Auf den Wegfall der besagten Klausel pocht die Ärztekammer auch deshalb, weil das Apothekengesetz im Zuge der Gesundheitsreform adaptiert wird. Apotheken dürfen künftig Medikationsanalysen und einfache Gesundheitstests wie Blutdruckmessungen durchführen, die Einrichtung von ausgelagerten Abgabestellen und Filialapotheken wird erleichtert. Zudem können sie werktags zwischen sechs und 21 Uhr und samstags zwischen sechs und 18 Uhr öffnen. In diesen Plänen sieht die Ärztekammer eine noch größere Gefahr für Hausapotheken.

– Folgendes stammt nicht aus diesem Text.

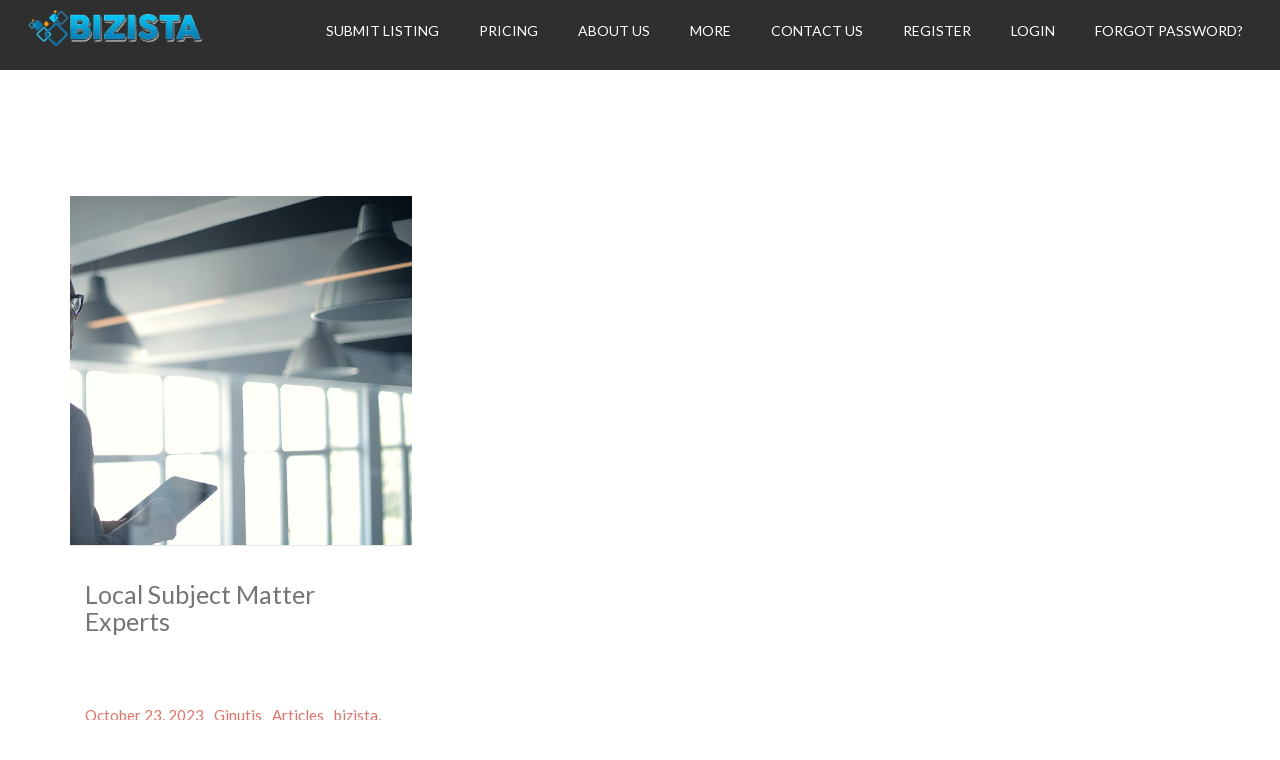

--- FILE ---
content_type: text/html; charset=utf-8
request_url: https://www.google.com/recaptcha/api2/aframe
body_size: 266
content:
<!DOCTYPE HTML><html><head><meta http-equiv="content-type" content="text/html; charset=UTF-8"></head><body><script nonce="U0eTCbShMThp_DIkLDcdHw">/** Anti-fraud and anti-abuse applications only. See google.com/recaptcha */ try{var clients={'sodar':'https://pagead2.googlesyndication.com/pagead/sodar?'};window.addEventListener("message",function(a){try{if(a.source===window.parent){var b=JSON.parse(a.data);var c=clients[b['id']];if(c){var d=document.createElement('img');d.src=c+b['params']+'&rc='+(localStorage.getItem("rc::a")?sessionStorage.getItem("rc::b"):"");window.document.body.appendChild(d);sessionStorage.setItem("rc::e",parseInt(sessionStorage.getItem("rc::e")||0)+1);localStorage.setItem("rc::h",'1768566335276');}}}catch(b){}});window.parent.postMessage("_grecaptcha_ready", "*");}catch(b){}</script></body></html>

Rund 1450 öffentliche Apotheken gibt es derzeit in Österreich, davon 42 Krankenhausapotheken, wobei fünf von ihnen sowohl eine öffentliche als auch eine Krankenhausapotheke sind. Dem stehen zwischen 850 und 870 von Kassenärzten geführte Hausapotheken gegenüber. In Gemeinden mit bis zu 5000 Einwohnern erfolgt die Medikamentenversorgung überwiegend durch Hausapotheken: In Gemeinden mit bis zu 1000 Einwohnern betreiben 74 Prozent der Allgemeinmediziner mit Kassenvertrag eine Hausapotheke, in solchen von 1000 bis 5000 Einwohnern sind es 44 Prozent. 38 Prozent der österreichischen Gemeinden verfügen weder über eine Apotheke noch über eine Hausapotheke, 26 Prozent der Gemeinden über keinen Kassenarzt. Für jeden zehnten Österreicher ist die nächste Apotheke mehr als 8,9 Straßenkilometer entfernt.